## SOURCE PASSAGE
/---
In the Russian theatre, it is not uncommon to find an older actress cast in the ingénue role of Nina. A smart director understands that the actress who can play Nina in the first act is rarely capable of understanding the character’s transformation in the fifth act. However, an actress who can play the fifth act is also suitable for the first, especially in the theatre, where age is not such a damning factor as it is in the movies.
There have been more bad Ninas than good ones, and those actresses, in older years, generally go on to play Arkadina, who is not exactly an mirrored image of an aged Nina, but is more precisely the person Nina might have been had her fame been less transitory. It is an easier role to play, as the character is more transparent than Nina.
In Olivier Assayas’ 2014 film, “Clouds of Sils Maria,” Juliette Binoche plays the fictional actress Maria Enders, who became famous twenty years earlier in a play in which she played the part of Sigrid, a younger woman who drives an older woman, Helena, to suicide. Now she is asked to play Helena in a revival of the play. Enders, who still sees herself as Sigrid, at first refuses the part, but eventually realizes that she has become more like Helena than she is willing to admit, and fears that Valentine, her personal assistant, played by Kristin Stewart, may well be her own Sigrid.
If there is a flaw in the film, it is that Assayas is a film director, yet sets his story in the theatre, where it is not unusual for an actress to revive a role twenty years after creating it. It would make more sense if Enders had been asked to play the older role in a film remake of an earlier film, rather than a stage revival of an earlier play. For one thing, the marketability of a stage revival would be dependent upon the actress playing the role that made her famous. In film, the idea of casting her in the older role is brilliant, and Assayas is thinking like a film director here. But “Clouds of Sils Maria” is such an exceptional film that this flaw, if it indeed be a flaw, is easily overlooked.
Lest I be misunderstood, let me emphasize here that Sigrid bears no resemblance to “The Seagull’s” Nina. I used that example to make a point about casting, not character. Sigrid is more akin to the Eve Harrington of Joseph Mankiewicz’s 1950 film, “All About Eve,” or Karin from Fassbinder’s 1972 “The Bitter Tears of Petra von Kant.” Neither does Kristen Stewart’s Valentine parallel Sigrid. It is only when she runs lines with Maria Enders that she seems to, from Enders’ paranoid point of view, take on the characteristics of her youthful nemesis
“Clouds of Sils Maria” would be a total pleasure if it had nothing to offer except the joy of watching Binoche and Stewart acting together. The relationship of a famous person to her personal assistant has never been so richly realized. Watching them, we believe this is the way things really are in the heavily shielded world of public figures. And perhaps this is the way it is. Stewart has a job in which she needs to be both invisible and always present, the closest confidant and at the same time a distant stranger. She accomplishes this so deftly that watching her is like watching a tightrope dancer, and we are in constant apprehension that she may take a mis-step and fall at any time.
\---
## RECORD EXCERPTS
/---
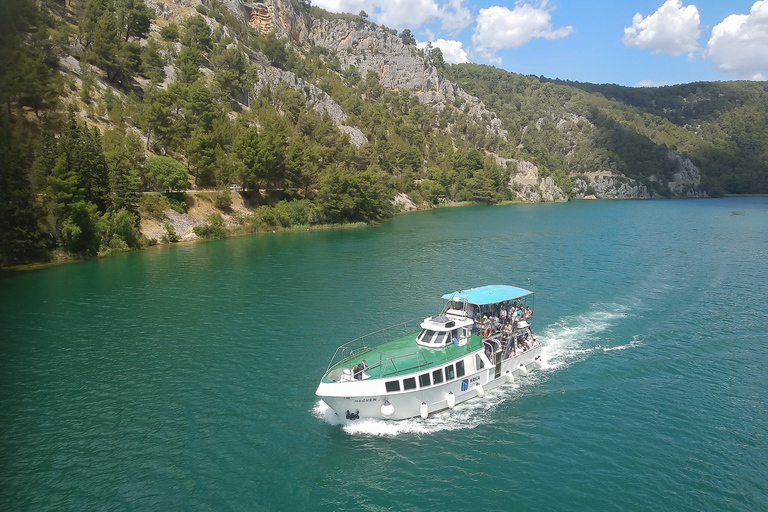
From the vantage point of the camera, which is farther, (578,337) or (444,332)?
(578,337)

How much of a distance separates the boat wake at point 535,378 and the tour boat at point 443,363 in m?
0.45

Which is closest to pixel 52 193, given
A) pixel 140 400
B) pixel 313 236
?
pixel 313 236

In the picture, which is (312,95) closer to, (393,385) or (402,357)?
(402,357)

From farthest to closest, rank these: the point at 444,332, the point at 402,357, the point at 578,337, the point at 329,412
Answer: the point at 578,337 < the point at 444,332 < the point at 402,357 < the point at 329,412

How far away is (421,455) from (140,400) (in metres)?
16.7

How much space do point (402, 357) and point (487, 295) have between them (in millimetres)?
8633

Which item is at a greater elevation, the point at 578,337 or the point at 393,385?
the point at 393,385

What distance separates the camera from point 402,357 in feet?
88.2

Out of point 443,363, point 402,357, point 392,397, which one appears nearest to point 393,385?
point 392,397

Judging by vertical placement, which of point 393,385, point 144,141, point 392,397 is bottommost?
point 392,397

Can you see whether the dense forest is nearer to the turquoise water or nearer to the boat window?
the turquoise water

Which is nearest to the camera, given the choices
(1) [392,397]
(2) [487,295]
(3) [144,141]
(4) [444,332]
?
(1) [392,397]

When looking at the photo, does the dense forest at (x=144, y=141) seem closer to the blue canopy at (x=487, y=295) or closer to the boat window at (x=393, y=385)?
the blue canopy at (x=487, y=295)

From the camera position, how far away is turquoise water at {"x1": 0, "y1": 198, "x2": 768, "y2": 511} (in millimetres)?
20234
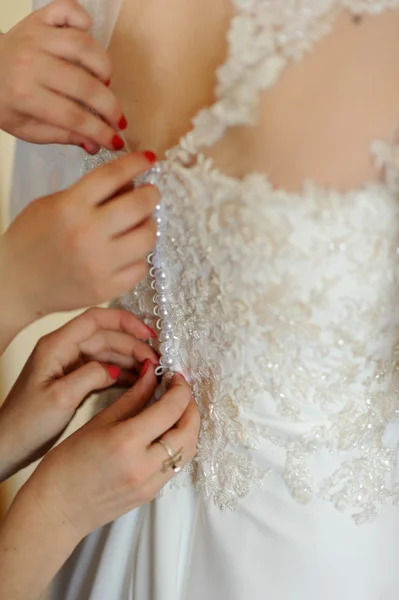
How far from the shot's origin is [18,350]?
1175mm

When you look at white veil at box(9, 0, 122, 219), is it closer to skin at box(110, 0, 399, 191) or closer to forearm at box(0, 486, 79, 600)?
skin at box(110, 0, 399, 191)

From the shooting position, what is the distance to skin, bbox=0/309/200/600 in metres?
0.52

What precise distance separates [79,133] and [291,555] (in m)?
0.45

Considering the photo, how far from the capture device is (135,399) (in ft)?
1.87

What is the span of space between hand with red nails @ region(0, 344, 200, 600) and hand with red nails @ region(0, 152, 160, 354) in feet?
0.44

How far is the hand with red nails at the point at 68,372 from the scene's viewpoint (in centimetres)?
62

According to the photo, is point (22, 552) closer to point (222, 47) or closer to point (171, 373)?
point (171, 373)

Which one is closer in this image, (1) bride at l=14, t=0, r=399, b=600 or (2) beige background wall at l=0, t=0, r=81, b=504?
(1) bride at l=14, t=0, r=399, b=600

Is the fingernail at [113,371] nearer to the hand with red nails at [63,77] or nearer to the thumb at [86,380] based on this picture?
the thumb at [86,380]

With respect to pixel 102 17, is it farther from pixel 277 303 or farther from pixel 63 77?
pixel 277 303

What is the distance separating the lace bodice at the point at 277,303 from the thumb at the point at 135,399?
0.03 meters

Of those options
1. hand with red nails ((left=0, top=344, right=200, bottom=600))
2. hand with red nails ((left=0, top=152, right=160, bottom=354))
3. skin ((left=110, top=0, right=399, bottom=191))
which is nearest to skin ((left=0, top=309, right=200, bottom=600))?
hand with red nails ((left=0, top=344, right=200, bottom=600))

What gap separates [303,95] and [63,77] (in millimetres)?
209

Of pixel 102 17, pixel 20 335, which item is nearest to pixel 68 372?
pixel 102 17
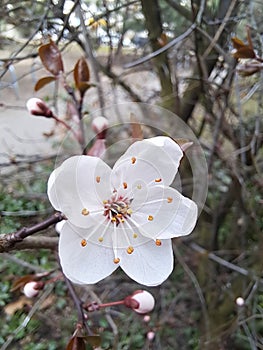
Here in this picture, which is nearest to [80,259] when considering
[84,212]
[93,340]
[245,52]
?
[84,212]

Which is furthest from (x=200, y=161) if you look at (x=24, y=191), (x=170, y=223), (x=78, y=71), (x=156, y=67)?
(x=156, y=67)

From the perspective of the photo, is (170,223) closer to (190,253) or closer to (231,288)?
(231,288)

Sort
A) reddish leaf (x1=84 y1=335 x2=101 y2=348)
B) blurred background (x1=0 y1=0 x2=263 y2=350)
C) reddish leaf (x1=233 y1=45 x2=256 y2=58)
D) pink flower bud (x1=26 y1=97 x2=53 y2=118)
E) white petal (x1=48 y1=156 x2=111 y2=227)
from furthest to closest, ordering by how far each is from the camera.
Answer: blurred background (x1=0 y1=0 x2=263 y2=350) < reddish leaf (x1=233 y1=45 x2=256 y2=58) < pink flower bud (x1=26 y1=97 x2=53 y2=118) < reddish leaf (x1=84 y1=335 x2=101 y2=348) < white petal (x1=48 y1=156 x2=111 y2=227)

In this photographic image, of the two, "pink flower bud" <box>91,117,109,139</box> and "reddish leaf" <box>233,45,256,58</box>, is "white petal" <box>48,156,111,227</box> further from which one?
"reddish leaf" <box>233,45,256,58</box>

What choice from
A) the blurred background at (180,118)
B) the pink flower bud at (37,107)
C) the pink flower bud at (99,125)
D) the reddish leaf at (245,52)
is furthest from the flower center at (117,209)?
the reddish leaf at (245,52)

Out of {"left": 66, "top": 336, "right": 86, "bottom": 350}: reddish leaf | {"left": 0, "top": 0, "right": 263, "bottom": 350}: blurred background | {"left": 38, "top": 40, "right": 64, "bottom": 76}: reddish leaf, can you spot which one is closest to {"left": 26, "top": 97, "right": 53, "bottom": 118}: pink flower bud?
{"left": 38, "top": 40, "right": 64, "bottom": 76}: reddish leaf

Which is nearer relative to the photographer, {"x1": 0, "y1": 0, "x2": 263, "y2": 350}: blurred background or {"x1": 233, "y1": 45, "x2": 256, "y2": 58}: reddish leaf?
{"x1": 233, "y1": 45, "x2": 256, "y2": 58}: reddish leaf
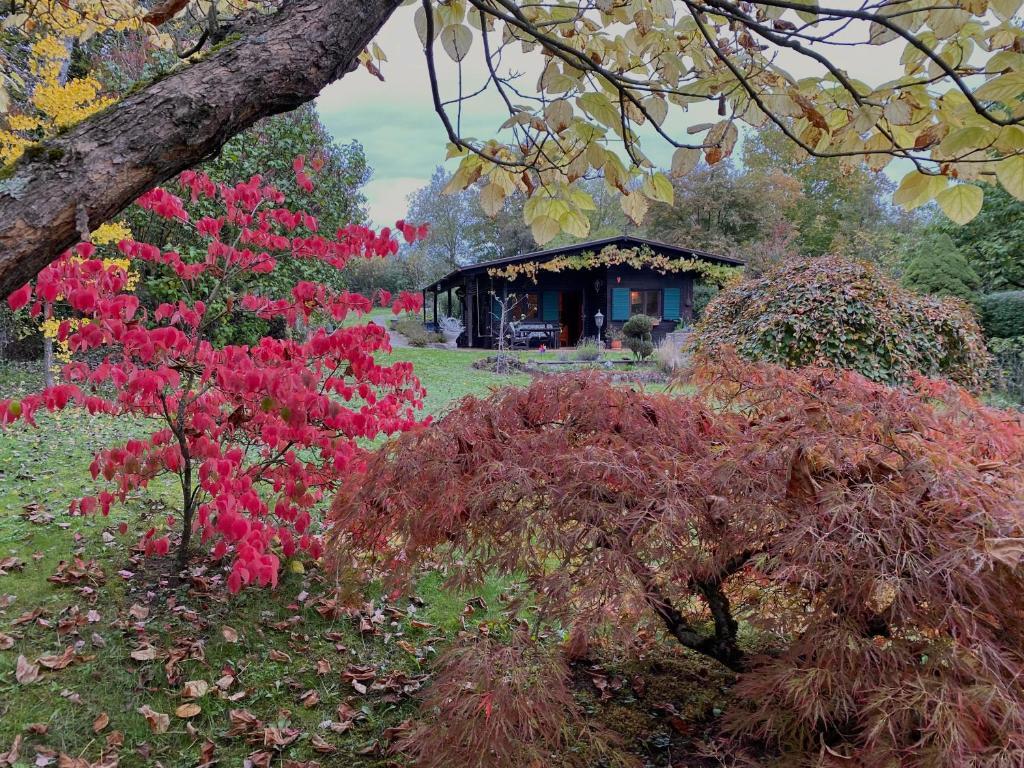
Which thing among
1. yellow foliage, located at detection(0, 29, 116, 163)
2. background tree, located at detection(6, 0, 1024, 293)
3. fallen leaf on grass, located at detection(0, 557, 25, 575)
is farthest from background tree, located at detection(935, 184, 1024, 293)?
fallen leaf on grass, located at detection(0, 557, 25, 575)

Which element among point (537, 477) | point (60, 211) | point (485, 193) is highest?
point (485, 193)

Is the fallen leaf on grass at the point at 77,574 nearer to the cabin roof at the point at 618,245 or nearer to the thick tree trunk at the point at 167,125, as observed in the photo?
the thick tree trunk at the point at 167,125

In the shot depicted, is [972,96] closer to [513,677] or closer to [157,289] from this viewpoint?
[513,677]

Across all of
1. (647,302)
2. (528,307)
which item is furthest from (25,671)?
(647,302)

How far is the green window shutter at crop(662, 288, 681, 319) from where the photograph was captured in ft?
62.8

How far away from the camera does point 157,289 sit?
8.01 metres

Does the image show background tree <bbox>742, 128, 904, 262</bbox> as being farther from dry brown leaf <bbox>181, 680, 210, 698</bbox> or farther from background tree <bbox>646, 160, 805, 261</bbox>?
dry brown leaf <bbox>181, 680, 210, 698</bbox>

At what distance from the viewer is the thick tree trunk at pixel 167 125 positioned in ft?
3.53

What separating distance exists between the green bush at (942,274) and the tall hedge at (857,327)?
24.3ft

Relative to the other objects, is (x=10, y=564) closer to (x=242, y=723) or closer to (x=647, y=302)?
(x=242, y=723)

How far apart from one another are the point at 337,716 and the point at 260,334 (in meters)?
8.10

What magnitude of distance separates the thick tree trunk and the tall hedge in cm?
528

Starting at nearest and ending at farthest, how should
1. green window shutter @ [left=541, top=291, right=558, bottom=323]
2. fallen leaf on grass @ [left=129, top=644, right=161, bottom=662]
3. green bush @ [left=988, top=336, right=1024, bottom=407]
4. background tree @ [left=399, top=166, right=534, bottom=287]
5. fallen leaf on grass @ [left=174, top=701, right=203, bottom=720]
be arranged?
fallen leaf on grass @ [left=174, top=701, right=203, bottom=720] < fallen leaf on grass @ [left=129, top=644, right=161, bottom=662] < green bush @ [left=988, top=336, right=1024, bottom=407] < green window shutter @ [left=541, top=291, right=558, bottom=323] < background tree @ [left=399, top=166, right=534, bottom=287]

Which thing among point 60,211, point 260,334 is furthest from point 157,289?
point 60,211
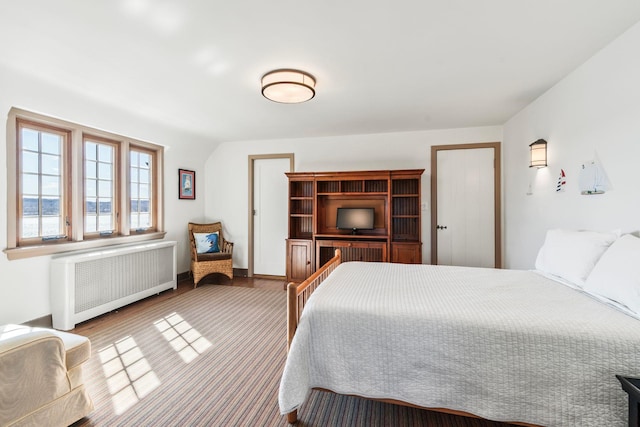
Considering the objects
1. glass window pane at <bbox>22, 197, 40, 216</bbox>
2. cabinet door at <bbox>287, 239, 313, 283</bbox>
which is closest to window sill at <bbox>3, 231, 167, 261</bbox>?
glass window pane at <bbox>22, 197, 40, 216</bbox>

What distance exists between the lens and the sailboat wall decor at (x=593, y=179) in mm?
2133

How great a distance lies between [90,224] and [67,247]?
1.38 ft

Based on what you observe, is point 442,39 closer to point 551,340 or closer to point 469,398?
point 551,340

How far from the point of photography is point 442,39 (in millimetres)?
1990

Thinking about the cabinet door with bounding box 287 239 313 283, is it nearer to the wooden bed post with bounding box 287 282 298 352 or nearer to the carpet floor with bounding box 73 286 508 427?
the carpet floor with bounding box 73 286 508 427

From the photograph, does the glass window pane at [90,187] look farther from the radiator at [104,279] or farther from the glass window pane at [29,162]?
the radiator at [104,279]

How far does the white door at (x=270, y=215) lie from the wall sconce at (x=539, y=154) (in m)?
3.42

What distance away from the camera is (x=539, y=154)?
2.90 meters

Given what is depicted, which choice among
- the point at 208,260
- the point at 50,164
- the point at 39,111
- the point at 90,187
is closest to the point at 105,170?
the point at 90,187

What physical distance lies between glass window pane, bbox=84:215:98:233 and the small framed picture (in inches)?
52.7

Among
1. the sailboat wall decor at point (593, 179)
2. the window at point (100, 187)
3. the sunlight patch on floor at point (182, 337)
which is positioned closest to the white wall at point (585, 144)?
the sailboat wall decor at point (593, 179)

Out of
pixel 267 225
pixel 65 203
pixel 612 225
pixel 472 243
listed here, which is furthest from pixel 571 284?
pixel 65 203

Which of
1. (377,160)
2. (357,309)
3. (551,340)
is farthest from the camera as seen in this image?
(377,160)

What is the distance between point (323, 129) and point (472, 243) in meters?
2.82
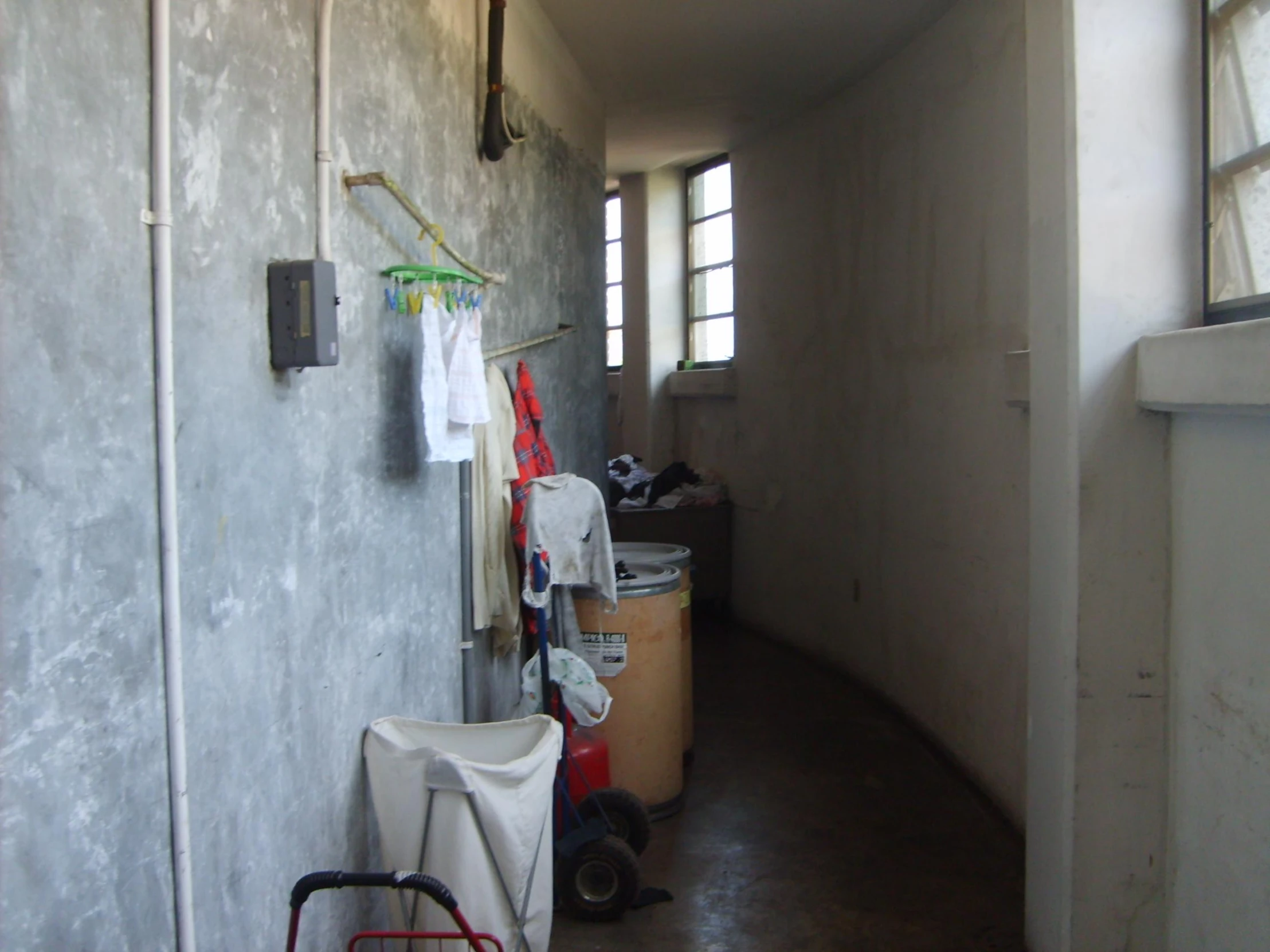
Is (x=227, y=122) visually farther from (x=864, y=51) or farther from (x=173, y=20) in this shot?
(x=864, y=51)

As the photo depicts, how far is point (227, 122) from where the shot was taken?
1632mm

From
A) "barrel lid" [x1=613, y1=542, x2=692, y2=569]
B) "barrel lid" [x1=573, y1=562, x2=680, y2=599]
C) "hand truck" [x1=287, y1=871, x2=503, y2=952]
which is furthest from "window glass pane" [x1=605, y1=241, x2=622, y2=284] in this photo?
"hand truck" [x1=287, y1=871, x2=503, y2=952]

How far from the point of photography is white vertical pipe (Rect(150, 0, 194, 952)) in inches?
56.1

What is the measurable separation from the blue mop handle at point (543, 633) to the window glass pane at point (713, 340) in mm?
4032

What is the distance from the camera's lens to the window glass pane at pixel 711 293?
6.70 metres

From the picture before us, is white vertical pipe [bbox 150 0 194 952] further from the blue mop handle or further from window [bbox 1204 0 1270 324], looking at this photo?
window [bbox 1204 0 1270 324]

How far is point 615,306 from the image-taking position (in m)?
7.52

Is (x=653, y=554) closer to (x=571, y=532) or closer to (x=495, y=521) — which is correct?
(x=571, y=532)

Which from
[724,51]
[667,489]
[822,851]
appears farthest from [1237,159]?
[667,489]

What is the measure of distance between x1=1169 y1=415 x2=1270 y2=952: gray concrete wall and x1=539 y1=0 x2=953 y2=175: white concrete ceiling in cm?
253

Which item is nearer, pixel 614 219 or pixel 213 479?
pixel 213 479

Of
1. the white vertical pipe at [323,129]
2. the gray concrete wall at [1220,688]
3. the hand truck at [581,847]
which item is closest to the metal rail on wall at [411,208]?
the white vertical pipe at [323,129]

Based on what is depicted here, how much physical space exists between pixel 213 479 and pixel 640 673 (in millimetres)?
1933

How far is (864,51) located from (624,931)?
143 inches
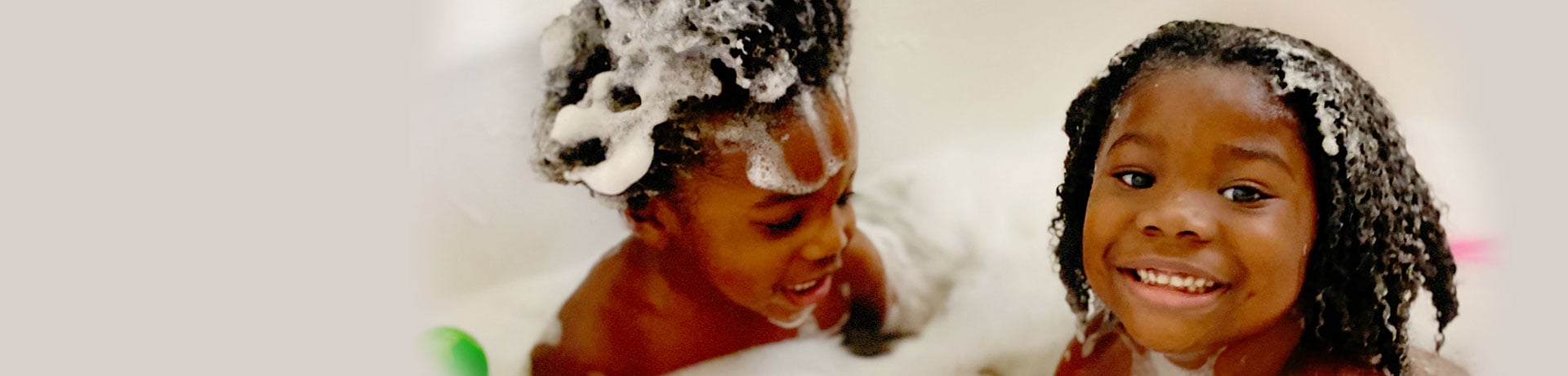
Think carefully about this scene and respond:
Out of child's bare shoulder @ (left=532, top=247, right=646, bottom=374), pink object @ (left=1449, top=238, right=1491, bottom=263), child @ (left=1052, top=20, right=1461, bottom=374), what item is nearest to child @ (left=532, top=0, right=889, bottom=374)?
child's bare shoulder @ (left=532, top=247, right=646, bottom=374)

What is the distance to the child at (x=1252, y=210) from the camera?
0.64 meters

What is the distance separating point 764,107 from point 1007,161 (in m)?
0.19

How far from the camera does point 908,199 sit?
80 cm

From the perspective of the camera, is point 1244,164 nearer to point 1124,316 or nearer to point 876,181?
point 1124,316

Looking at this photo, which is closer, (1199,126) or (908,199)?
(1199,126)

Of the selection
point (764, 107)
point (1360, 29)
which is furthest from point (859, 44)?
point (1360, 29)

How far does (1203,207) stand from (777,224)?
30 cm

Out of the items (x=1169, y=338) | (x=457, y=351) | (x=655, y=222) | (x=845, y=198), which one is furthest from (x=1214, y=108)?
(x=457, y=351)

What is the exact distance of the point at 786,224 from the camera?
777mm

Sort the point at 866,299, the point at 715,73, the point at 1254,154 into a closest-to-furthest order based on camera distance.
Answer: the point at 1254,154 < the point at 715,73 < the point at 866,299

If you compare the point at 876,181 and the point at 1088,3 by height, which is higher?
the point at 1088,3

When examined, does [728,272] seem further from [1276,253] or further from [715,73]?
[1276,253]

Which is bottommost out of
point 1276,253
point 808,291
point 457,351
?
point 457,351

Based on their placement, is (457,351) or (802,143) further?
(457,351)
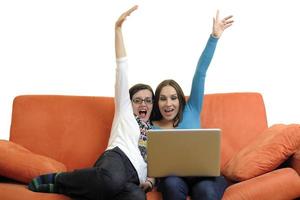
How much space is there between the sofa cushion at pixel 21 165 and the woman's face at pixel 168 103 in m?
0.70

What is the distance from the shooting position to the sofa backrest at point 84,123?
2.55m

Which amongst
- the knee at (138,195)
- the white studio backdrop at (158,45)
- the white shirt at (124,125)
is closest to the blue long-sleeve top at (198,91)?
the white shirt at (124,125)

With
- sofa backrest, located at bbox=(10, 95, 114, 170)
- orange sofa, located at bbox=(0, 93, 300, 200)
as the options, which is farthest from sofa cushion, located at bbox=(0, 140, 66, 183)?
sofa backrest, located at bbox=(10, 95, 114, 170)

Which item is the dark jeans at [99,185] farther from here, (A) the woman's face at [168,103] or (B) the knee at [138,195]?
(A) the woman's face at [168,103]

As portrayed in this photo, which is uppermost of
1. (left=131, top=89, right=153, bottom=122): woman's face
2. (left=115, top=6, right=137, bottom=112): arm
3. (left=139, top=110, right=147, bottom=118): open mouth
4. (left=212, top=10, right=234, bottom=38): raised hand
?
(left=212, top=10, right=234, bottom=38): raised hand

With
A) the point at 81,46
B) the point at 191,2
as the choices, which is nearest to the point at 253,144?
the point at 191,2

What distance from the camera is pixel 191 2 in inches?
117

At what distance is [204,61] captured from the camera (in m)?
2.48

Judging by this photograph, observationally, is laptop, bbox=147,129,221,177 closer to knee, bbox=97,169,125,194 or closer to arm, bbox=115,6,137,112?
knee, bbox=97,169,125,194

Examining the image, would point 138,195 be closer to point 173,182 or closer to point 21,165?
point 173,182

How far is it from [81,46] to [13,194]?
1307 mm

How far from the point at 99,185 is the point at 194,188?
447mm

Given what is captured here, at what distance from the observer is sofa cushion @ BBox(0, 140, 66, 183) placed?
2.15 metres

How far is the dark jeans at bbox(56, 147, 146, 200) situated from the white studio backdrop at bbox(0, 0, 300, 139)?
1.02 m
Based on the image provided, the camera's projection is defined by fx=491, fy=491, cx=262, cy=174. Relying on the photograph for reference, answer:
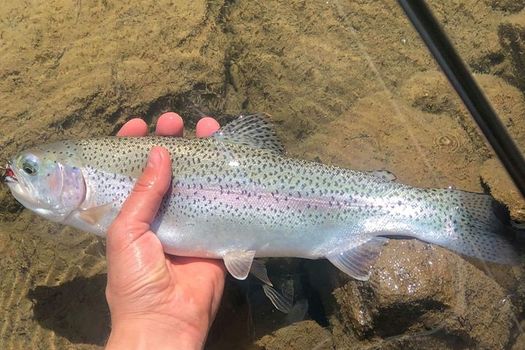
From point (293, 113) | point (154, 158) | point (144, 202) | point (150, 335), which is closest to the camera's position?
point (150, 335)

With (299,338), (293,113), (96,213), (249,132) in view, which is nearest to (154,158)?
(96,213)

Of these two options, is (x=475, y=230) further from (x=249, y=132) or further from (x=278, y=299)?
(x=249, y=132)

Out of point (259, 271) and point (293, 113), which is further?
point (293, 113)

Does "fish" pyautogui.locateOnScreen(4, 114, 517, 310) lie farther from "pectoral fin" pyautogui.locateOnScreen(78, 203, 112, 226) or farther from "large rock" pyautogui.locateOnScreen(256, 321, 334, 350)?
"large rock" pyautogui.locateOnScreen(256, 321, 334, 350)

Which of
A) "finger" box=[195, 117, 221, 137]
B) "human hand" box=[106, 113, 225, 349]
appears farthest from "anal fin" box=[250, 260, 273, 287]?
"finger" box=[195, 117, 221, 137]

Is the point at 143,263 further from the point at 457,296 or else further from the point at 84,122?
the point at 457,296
\---
## QUESTIONS ON THE MATERIAL
(a) In the passage on "Clouds of Sils Maria," which role is Maria Enders asked to play in the revival of the play?
(b) Sum up the passage on "Clouds of Sils Maria" in two sentences.

## SOLUTION LIST
(a) Helena

(b) In the film, Juliette Binoche plays Maria Enders, an actress who became famous twenty years earlier as the young Sigrid and is now asked to play the older Helena in a revival, and who fears that her assistant Valentine may be her own Sigrid. The passage names a possible flaw in setting the story in the theatre rather than in film, but calls the film exceptional and praises the acting of Binoche and Stewart together.